“Hayattaki en önemli soru sizce nedir?” sorusu yıllardır herkesten farklı bir cevap alarak dillerdeki yaşamını sürdürüyor. Ben de bir yanıt bırakayım o halde bu koca boşluğa.
Evrendeki her şey yalnızca kendimizi tanımamızla başlar.
Nefes almak herkesin yaptığı bir eylemdir, istekli veya isteksiz. Asıl olan düzenin düzensizliğine rağmen kendi benliğinle varım diyebilmektir.
Var olmamızın anne rahmine düşmemizle pek bir alakası olduğunu düşünmüyorum, bence kendimizi ilk nasıl ve nerede hatırlıyorsak o gün var olmuşuzdur. Bir veya iki yaşını hatırlayan yoktur çünkü, fakat ilkokulda aldığı ilk aferini çoğumuz hatırlar. Bilimsel bir açıklamaya göre kötü anlarımızı zihnimiz iyilere nazaran daha çok hatırlarmış. Kötü anlarımızla var oluyor belki bazılarımız, işte o kişiler gelecekte kendi için en iyi şeyleri başaracak insanlar… En azından bazı tezler böyle söylüyor.

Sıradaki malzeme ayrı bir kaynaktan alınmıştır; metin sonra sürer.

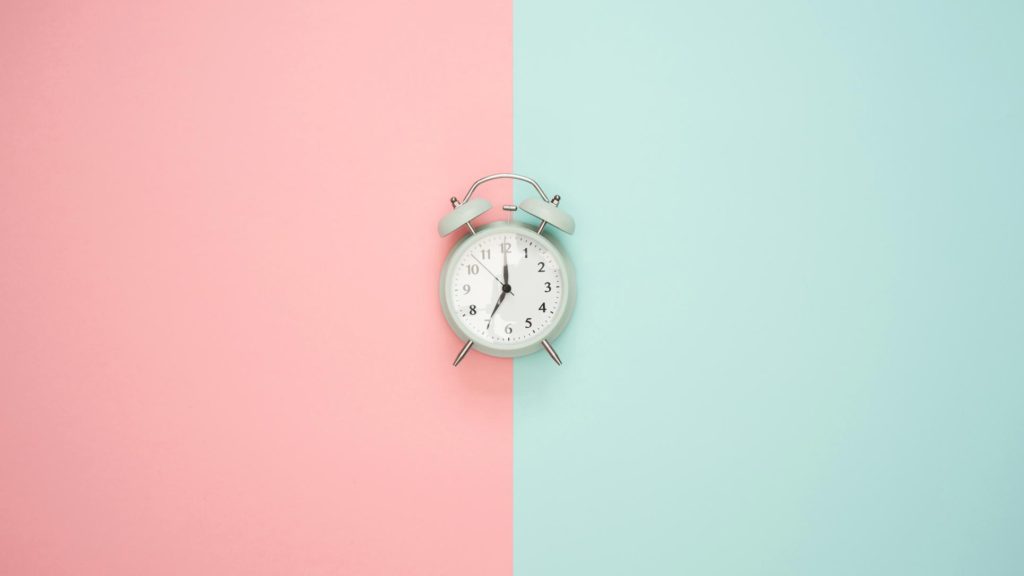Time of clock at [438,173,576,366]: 7:00
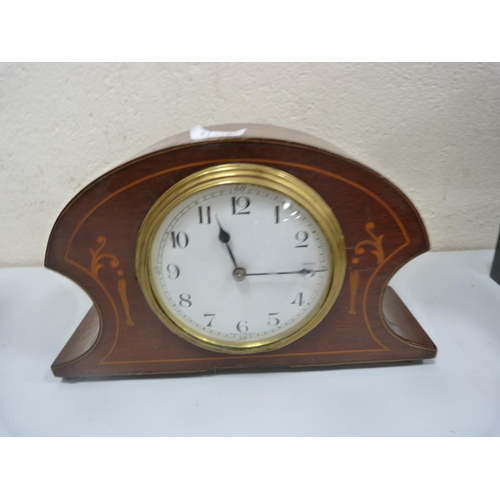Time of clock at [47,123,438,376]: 11:15
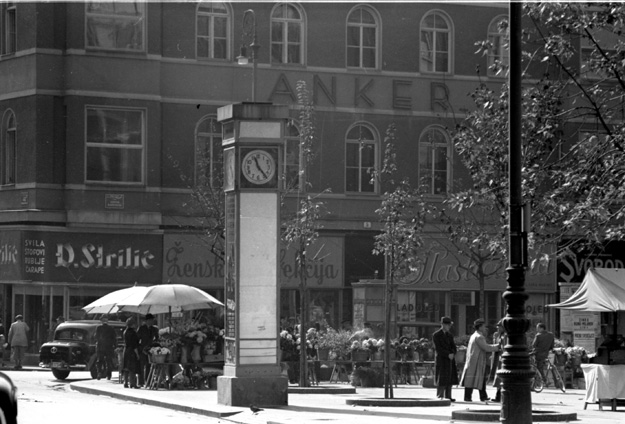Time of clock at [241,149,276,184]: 11:23
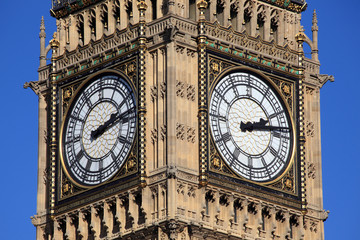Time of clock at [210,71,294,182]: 2:13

Varız, peki. Biz kimiz? Parmak izimiz tek, ailemiz tek, kimseyle tamamen aynı görüşlere sahip değiliz. Tarzlarımız o kadar farklı ki bu bir kıyafeti giyiş şeklimizden bile belli oluyor. Bizi onlardan ayıran şey ne, fiziksel özellikler mi? Hiç sanmıyorum. Günümüz dünyasında olduğu gibi birkaç estetik operasyonla hepimiz birbirimize benzeyebiliriz, hatta bu şekilde güzel olduğumuzu da sanabiliriz. Oysaki çok değil 30 yıl önce şimdiki değiştirip aynı olmaya çalıştığımız vücutlarımız modaydı. Şimdi insanlara psikolojik hastalıklar yaratan kilolar, yıllar önce herkesin olmaya çalıştığı bir şeydi. Yani biz fiziksel özelliklerimiz değiliz, onlar ayırt edilmemizi sağlayan farklılıklardan fazlası değil.
Bizi biz yapan içimizdeki cevherler. Bu fikirleri birkaç deneme yazarı dışında dile getiren pek kişi olmaması bazen çok batıyor insanın hayatına, buna göre yaşamak zorunda bile hissedebiliyoruz. Ama bence bu, düzene ayak uydurmamızı gerektirmiyor, sadece gerektiriyor gibi yapıp yaşayarak kendi alanımıza geri dönmemiz gerekiyor. Çünkü onların yapmanı istediği şeyi yaptığında kodlanmış bir robot oldukları için sadece gülümsüyorlar sana, ama sen düzenden farklı bir şey yapıp bunu yararlarına sunduğunda o kadar hayret ediyorlar ki… Ve bunu bir defa bile başardığında onlar da kendini sorguluyor.
Bu karmaşık cümleler senin adını oluşturuyor hatta, biraz düşündüğünde hayatından parçalar bulabilirsin. Dışladığın kendin aslında sana yardım etmekten başka bir şey yapmıyorken sen onu yıllardır susturmayı tercih ettin.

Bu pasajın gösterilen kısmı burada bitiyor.